Directions.
Extract every line between the one with "If you were" and the end of the entries, both included, word for word and free of pictures.

Material to process.

********

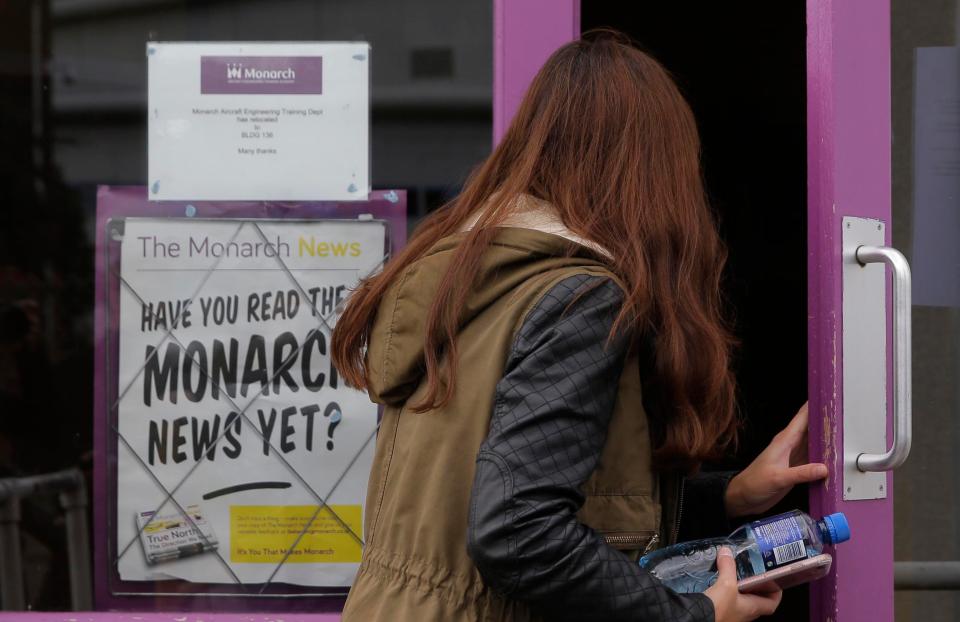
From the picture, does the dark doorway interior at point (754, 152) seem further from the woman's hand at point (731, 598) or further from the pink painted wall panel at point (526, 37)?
the woman's hand at point (731, 598)

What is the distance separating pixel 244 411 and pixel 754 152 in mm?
1777

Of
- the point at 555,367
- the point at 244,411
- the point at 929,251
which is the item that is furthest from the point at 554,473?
the point at 929,251

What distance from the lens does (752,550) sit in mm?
1405

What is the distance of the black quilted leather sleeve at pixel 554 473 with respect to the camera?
118cm

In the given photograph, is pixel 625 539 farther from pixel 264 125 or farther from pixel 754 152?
pixel 754 152

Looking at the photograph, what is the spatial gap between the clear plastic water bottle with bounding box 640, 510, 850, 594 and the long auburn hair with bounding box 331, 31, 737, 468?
13cm

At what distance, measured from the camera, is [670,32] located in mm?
3229

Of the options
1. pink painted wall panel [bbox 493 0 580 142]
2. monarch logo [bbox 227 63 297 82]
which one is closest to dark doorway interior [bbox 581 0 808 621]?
pink painted wall panel [bbox 493 0 580 142]

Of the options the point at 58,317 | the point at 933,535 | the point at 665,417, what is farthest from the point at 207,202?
the point at 933,535

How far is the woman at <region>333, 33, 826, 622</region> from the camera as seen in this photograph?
120cm

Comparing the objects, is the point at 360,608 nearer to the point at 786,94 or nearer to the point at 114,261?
the point at 114,261

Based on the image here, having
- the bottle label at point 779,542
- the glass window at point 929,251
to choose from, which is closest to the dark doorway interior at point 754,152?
the glass window at point 929,251

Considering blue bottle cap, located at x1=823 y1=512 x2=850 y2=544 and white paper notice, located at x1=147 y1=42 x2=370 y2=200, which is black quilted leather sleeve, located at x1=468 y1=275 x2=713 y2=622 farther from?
white paper notice, located at x1=147 y1=42 x2=370 y2=200

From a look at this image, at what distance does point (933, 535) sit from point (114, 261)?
1693 mm
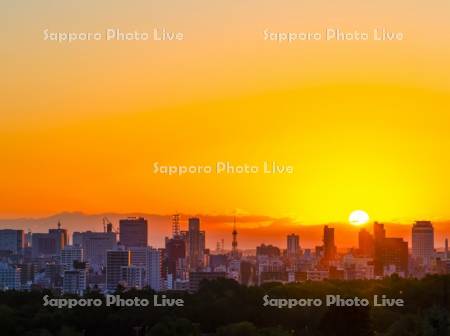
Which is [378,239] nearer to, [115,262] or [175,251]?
[175,251]

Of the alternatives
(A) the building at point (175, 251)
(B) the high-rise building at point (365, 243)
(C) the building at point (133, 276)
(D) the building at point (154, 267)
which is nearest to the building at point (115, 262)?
(C) the building at point (133, 276)

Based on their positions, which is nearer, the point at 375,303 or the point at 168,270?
the point at 375,303

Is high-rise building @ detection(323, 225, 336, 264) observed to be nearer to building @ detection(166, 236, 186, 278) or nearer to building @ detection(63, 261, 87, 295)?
building @ detection(166, 236, 186, 278)

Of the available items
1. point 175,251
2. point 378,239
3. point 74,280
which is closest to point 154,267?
point 175,251

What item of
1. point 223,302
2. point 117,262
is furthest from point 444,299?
point 117,262

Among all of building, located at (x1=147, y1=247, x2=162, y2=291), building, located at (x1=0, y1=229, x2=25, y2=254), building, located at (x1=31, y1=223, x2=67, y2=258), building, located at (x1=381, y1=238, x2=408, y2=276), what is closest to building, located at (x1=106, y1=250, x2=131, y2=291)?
building, located at (x1=147, y1=247, x2=162, y2=291)

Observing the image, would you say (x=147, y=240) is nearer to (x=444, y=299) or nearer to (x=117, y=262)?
(x=117, y=262)

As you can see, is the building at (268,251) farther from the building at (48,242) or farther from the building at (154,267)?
the building at (48,242)
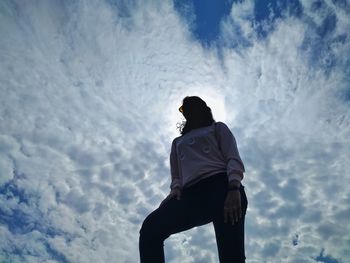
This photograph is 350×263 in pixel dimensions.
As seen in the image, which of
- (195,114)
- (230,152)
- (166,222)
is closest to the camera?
(166,222)

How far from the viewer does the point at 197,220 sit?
3389 millimetres

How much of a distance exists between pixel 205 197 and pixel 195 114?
154cm

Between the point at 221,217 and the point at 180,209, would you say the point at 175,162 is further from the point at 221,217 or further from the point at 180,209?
the point at 221,217

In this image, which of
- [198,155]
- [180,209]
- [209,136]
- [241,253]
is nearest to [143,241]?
[180,209]

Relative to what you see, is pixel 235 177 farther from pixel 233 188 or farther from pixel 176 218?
pixel 176 218

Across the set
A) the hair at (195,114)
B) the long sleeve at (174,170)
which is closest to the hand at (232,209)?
the long sleeve at (174,170)

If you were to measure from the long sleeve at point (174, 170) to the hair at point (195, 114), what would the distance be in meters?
0.36

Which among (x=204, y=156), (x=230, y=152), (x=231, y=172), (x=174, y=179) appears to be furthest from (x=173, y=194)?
(x=230, y=152)

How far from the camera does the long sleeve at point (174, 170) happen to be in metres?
3.90

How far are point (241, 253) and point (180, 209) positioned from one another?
75 cm

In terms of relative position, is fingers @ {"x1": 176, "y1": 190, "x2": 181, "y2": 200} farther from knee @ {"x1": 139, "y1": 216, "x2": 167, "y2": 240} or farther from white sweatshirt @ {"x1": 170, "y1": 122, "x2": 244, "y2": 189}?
knee @ {"x1": 139, "y1": 216, "x2": 167, "y2": 240}

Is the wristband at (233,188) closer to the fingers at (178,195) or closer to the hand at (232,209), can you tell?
the hand at (232,209)

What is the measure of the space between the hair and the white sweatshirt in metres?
0.19

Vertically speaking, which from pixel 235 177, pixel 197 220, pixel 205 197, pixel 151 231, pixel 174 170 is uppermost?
pixel 174 170
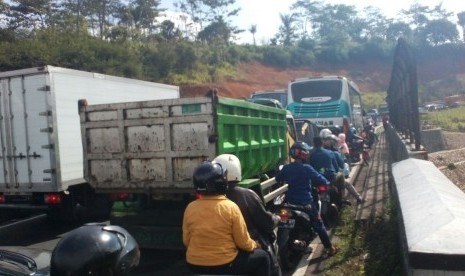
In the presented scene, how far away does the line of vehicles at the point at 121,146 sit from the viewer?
241 inches

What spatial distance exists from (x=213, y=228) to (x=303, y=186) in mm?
3029

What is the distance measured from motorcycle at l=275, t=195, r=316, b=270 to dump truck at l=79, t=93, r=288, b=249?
67cm

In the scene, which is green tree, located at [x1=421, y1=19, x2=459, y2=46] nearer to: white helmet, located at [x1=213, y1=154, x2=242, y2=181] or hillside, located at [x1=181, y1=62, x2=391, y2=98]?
hillside, located at [x1=181, y1=62, x2=391, y2=98]

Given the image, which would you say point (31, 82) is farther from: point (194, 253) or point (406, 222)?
point (406, 222)

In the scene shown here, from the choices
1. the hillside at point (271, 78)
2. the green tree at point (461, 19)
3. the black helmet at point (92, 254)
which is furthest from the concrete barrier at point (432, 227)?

********

Right answer.
If you were to measure from the long sleeve at point (174, 170) to the hair at point (195, 114), what would the distance be in meters?
0.36

Which among (x=204, y=156), (x=230, y=152), (x=231, y=172), (x=174, y=179) appears to be furthest from (x=173, y=194)?
(x=230, y=152)

How far from the camera does the long sleeve at point (174, 170) happen to be in metres?
3.90

How far are point (241, 253) and point (180, 209) positioned from one another?
75 cm

In terms of relative position, is fingers @ {"x1": 176, "y1": 190, "x2": 181, "y2": 200} farther from knee @ {"x1": 139, "y1": 216, "x2": 167, "y2": 240} or farther from white sweatshirt @ {"x1": 170, "y1": 122, "x2": 244, "y2": 189}?
knee @ {"x1": 139, "y1": 216, "x2": 167, "y2": 240}

Is the wristband at (233,188) closer to the fingers at (178,195) or closer to the hand at (232,209), can you tell?
the hand at (232,209)

What is the measure of the space between the hair and the white sweatshirt in metres?
0.19

Vertically speaking, which from pixel 235 177, pixel 197 220, pixel 205 197, pixel 151 231, pixel 174 170 is uppermost?
pixel 174 170
In the presented scene, how far away does the line of vehicles at the point at 121,146 sit from the viewer?
241 inches

What spatial distance exists from (x=213, y=228) to (x=303, y=186) in mm?
3029

What is the distance measured from motorcycle at l=275, t=195, r=316, b=270 to dump truck at l=79, t=93, r=288, b=249?
67cm

In the scene, which is green tree, located at [x1=421, y1=19, x2=459, y2=46] nearer to: white helmet, located at [x1=213, y1=154, x2=242, y2=181] or hillside, located at [x1=181, y1=62, x2=391, y2=98]?
hillside, located at [x1=181, y1=62, x2=391, y2=98]

Given the image, which would you say point (31, 82) is farther from: point (194, 253) or point (406, 222)?
point (406, 222)

In the scene shown here, from the choices
1. the hillside at point (271, 78)
2. the green tree at point (461, 19)
3. the black helmet at point (92, 254)
which is furthest from the concrete barrier at point (432, 227)?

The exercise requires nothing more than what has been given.